- [SHORT PROBLEM 1]
Echo the lines of the records word for word, starting with the line that contains "How far from the capture" and going on through the final line of the records.

- [PASSAGE SHOWN]
_ _ _ _ _ _ _
Strong advantages of association lists include:
- No knowledge is needed about the keys, such as an order or a hash function.
- For small associative arrays, common in some applications, association lists can take less time and space than other data structures.
- Insertions are done in constant time by consing the new association to the head of the list.
[edit] Specialized representations
If the keys have a specific type, one can often use specialized data structures to gain performance. For example, integer-keyed maps can be implemented using Patricia trees or Judy arrays, and are useful space-saving replacements for sparse arrays. Because this type of data structure can perform longest-prefix matching, they're particularly useful in applications where a single value is assigned to most of a large range of keys with a common prefix except for a few exceptions, such as in routing tables.
String-keyed maps can avoid extra comparisons during lookups by using tries.
[edit] Multimap
A variation of the map (associative array) is the multimap, which is the same as map data structures, but allows a key to be mapped to more than one value. Formally, a multimap can be thought of as a regular associative array that maps unique keys to nonempty multisets of values, although actual implementation may vary. C++'s Standard Template Library provides the "multimap" class for the sorted multiset, and SGI's STL provides the "hash_multimap" class, which implements a multimap using a hash table.
[edit] Language support
Associative arrays are known by many names in different programming languages. In Smalltalk, Objective-C and Python they are called dictionaries; in Perl and Ruby they are called hashes; in Java they are called Maps (see Map) and in Common Lisp they are called hash tables (since Common Lisp typically uses this implementation). In PHP all arrays can be associative, except that the keys are limited to integers and strings and can only be a single level of subscripts. In MUMPS, all arrays are associative, with multiple dimensional arrays (ie: with variable numbers of keys), MUMPS keys are strings with values at any dimensional level allowed to store string values.
In the scripting language Lua, associative arrays, called tables, are used as the primitive building block for all data structures, even arrays. Likewise, in JavaScript, all objects are associative arrays. In MUMPS, the associative arrays are typically stored as B-trees.
_ _ _ _ _ _ _
- [EXCERPTED RECORDS]
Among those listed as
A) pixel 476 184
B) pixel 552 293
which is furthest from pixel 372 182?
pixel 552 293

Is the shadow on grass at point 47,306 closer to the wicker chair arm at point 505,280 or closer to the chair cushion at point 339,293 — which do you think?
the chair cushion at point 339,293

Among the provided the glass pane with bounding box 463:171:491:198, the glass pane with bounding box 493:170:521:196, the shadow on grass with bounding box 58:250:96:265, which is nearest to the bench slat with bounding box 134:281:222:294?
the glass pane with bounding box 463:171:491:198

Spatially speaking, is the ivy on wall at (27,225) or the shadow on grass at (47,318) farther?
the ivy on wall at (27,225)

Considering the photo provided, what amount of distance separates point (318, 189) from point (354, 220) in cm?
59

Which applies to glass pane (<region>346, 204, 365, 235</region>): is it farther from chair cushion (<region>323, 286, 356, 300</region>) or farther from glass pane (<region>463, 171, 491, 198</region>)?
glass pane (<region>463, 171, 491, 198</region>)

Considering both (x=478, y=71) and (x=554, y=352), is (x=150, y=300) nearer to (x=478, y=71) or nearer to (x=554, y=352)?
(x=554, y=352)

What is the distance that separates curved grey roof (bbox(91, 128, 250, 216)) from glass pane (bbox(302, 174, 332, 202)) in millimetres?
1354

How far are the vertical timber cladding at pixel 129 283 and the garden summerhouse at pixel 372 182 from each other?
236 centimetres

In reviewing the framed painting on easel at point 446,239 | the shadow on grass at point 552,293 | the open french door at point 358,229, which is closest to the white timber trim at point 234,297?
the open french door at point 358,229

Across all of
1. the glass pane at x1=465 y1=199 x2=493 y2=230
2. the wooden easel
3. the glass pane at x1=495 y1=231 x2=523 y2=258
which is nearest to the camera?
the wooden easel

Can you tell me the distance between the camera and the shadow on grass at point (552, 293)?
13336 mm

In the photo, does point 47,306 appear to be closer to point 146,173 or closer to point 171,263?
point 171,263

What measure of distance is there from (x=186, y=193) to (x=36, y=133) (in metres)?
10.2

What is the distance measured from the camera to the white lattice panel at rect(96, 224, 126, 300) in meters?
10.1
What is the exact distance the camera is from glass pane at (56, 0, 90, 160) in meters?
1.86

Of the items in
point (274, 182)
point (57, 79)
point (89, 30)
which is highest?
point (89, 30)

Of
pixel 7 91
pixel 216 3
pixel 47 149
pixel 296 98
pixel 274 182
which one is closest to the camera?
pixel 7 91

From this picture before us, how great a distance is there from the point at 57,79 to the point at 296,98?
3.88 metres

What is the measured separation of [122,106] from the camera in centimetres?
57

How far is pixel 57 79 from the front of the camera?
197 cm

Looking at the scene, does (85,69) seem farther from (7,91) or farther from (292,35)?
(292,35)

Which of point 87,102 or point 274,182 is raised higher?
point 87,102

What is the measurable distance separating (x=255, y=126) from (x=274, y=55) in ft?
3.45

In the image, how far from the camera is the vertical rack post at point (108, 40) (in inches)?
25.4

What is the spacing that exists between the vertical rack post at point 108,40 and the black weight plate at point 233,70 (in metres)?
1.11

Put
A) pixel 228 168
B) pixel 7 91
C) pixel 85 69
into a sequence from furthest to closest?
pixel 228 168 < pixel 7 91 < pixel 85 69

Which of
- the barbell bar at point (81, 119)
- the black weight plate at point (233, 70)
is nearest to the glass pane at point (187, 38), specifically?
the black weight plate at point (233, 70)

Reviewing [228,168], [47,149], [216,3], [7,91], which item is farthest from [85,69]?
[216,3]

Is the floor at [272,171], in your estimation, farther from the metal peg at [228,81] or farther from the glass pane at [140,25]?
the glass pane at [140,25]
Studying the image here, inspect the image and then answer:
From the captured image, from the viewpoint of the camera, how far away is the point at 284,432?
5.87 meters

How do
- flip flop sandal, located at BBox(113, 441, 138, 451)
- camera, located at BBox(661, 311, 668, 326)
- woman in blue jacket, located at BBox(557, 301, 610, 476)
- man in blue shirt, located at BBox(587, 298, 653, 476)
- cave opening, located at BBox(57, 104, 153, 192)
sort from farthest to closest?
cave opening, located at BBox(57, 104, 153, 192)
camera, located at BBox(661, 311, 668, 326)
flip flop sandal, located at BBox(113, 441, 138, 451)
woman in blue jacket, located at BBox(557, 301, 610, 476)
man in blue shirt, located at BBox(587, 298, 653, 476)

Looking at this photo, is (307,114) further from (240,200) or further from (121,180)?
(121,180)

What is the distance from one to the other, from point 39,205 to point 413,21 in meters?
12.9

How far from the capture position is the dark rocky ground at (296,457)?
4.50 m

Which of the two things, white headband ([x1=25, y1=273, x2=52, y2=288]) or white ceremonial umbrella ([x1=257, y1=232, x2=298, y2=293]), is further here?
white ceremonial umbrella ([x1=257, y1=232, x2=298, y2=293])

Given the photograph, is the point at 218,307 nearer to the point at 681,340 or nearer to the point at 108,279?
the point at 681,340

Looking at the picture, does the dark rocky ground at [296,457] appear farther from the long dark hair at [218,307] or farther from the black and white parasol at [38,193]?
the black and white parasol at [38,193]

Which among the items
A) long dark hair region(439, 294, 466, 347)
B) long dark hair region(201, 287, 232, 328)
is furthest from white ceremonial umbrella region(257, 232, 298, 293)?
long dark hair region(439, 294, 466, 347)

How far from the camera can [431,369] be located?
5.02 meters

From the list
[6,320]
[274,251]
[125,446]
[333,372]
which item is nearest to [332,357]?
_ _ _ _ _ _ _
- [SHORT PROBLEM 2]
Duplicate the passage on associative arrays word for word, starting with "String-keyed maps can" and going on through "a hash table.".

- [TASK ANSWER 1]
How far from the capture position is the dark rocky ground at (296,457)?
4.50 m

Which of the two things, white headband ([x1=25, y1=273, x2=52, y2=288]) or white ceremonial umbrella ([x1=257, y1=232, x2=298, y2=293]), is further here?
white ceremonial umbrella ([x1=257, y1=232, x2=298, y2=293])

Given the photograph, is the point at 218,307 nearer to the point at 681,340 or nearer to the point at 108,279?
the point at 681,340

Looking at the picture, does the dark rocky ground at [296,457] appear farther from the long dark hair at [218,307] or farther from the black and white parasol at [38,193]?
the black and white parasol at [38,193]

Which among the items
A) long dark hair region(439, 294, 466, 347)
B) long dark hair region(201, 287, 232, 328)
is furthest from white ceremonial umbrella region(257, 232, 298, 293)?
long dark hair region(439, 294, 466, 347)

How far from the camera can [431,369] be located?
5.02 meters

From the list
[6,320]
[274,251]
[125,446]
[333,372]
which item is nearest to [332,357]?

- [TASK ANSWER 2]
String-keyed maps can avoid extra comparisons during lookups by using tries.
[edit] Multimap
A variation of the map (associative array) is the multimap, which is the same as map data structures, but allows a key to be mapped to more than one value. Formally, a multimap can be thought of as a regular associative array that maps unique keys to nonempty multisets of values, although actual implementation may vary. C++'s Standard Template Library provides the "multimap" class for the sorted multiset, and SGI's STL provides the "hash_multimap" class, which implements a multimap using a hash table.